Cherry pushed him away and began to sob again. “Why do you kiss me?” she cried. “You don’t care for anybody but your beautiful lady. If you want to kiss anybody, go kiss her.”

When her master heard that, his face changed, and he looked at her so angrily that Cherry was frightened. “So you have been prying!” he cried, “and Aunt Prudence was right when she warned me not to trust you. Now that you have seen what you have seen, you can stay here no longer.”

“Oh, do not send me away,” Cherry begged of him. “Let me stay and I promise that I will never disobey you again.”

“I am sorry, Cherry,” her master answered, and he no longer looked angry, “but after this, they would not let me keep you.” With that he raised his hand and gave her a sharp box on the ears, and she lost all consciousness.

When she came to herself she was sitting on the doorstep of her own home and her mother was shaking her by the shoulder and calling her.

Cherry started up and looked about her. “Where—where is he?” she cried. “How did I come here, and what has become of my master?”

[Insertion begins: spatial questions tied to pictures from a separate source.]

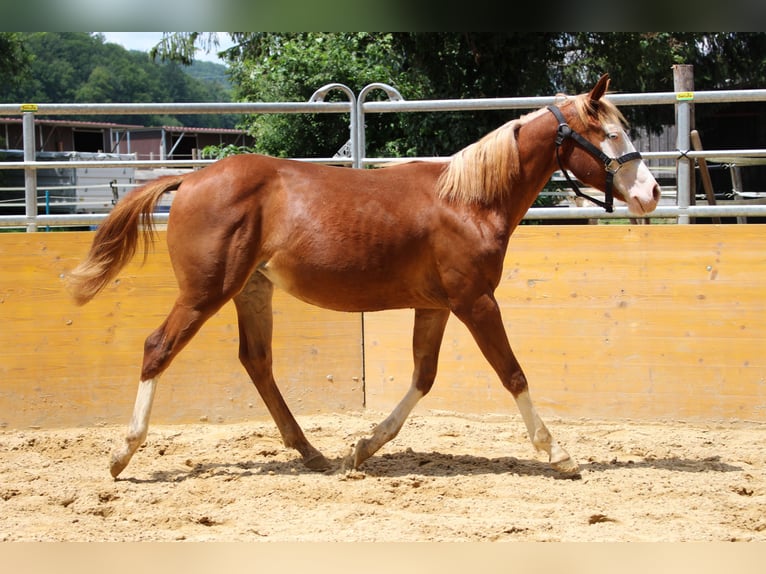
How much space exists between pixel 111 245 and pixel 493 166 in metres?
2.16

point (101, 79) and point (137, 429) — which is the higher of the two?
point (101, 79)

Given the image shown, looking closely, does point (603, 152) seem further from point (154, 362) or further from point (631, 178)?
point (154, 362)

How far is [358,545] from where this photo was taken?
82cm

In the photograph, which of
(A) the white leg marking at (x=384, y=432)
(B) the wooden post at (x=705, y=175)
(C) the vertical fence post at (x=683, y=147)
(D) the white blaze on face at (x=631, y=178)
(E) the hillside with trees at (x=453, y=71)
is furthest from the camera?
(E) the hillside with trees at (x=453, y=71)

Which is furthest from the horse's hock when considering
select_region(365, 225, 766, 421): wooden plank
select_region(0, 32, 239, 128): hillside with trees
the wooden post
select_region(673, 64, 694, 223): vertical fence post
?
select_region(0, 32, 239, 128): hillside with trees

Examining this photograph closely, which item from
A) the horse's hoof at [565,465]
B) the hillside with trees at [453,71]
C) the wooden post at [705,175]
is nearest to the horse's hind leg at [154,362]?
the horse's hoof at [565,465]

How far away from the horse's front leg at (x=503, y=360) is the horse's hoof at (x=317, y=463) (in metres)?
1.12

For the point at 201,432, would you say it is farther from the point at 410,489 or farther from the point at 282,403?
the point at 410,489

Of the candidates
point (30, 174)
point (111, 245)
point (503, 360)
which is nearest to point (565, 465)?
point (503, 360)

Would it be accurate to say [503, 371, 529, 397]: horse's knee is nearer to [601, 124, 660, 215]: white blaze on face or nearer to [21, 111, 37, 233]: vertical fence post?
[601, 124, 660, 215]: white blaze on face

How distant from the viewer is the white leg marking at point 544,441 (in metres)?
4.23

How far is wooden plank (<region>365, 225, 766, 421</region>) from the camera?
534cm

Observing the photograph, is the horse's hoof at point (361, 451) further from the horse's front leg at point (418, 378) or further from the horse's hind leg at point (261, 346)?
the horse's hind leg at point (261, 346)

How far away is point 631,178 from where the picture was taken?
4238 millimetres
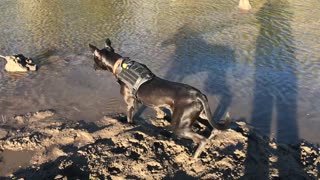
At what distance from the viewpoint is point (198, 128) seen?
704 cm

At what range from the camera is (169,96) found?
5965 mm

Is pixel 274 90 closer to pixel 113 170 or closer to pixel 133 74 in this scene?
pixel 133 74

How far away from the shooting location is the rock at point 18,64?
9.99 meters

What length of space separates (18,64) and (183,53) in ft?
16.8

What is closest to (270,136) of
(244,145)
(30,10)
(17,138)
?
(244,145)

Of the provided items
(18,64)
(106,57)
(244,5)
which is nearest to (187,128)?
(106,57)

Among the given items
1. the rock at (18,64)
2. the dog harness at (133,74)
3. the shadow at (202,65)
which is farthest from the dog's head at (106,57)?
the rock at (18,64)

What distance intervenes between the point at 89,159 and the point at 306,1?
53.3ft

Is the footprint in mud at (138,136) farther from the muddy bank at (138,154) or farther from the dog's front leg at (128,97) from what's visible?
the dog's front leg at (128,97)

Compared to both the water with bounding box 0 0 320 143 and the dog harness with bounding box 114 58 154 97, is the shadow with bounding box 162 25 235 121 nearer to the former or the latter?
the water with bounding box 0 0 320 143

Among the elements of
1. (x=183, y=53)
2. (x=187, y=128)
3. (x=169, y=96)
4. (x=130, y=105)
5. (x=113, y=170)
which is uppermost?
(x=169, y=96)

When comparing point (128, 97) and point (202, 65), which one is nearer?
point (128, 97)

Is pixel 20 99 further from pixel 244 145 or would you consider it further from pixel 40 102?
pixel 244 145

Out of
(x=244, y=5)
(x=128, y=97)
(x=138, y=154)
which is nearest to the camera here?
(x=138, y=154)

Her mother did not know what she was talking about, and when after a little, Cherry began and told her all her story, she thought the child was dreaming or had lost her wits. But when later on she found that the girl’s pockets were full of fairy gold, enough to make them rich for years, she was obliged to believe that the story was true, wonderful as it was.

But for a long time after she came home, Cherry used to trudge away to the lonely heath every now and then, and sit there hoping her master would come for her. But he never did, and never again did she find a place where the wages were in gold and paid as freely as they had been in fairyland.